##### Data to use #####
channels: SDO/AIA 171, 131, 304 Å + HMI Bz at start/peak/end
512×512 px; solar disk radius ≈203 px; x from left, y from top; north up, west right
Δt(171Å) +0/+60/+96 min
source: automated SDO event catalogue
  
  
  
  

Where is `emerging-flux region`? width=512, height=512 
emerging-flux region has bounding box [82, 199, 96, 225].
#####
##### Data to use #####
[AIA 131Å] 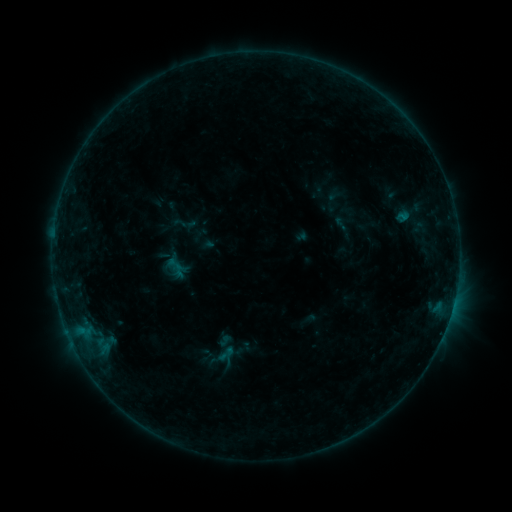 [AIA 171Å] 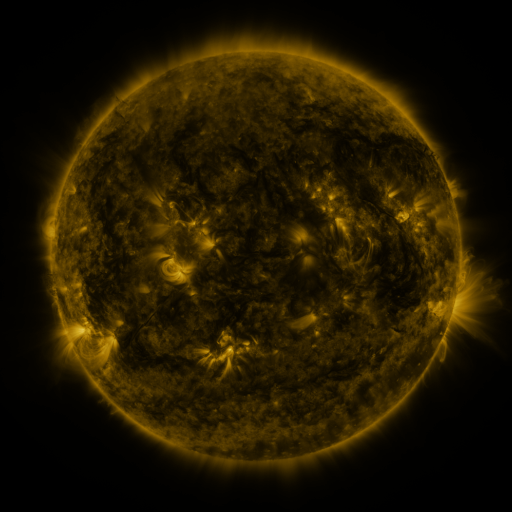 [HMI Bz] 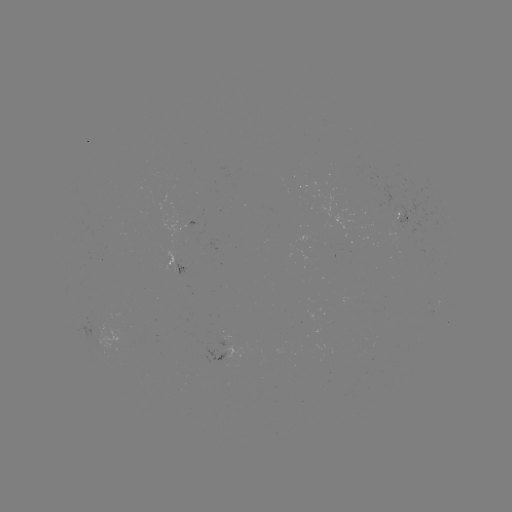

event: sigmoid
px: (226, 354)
#####
* _What you are asked to do_
When the line with "Δt(171Å) +0/+60/+96 min" is reached in the data above, start copying there, and copy each line exactly until the line with "emerging-flux region has" has been copied; copy nothing else.

* _Result for this task_
Δt(171Å) +0/+60/+96 min
source: automated SDO event catalogue
  
  
  
  

Where is `emerging-flux region`? width=512, height=512 
emerging-flux region has bounding box [82, 199, 96, 225].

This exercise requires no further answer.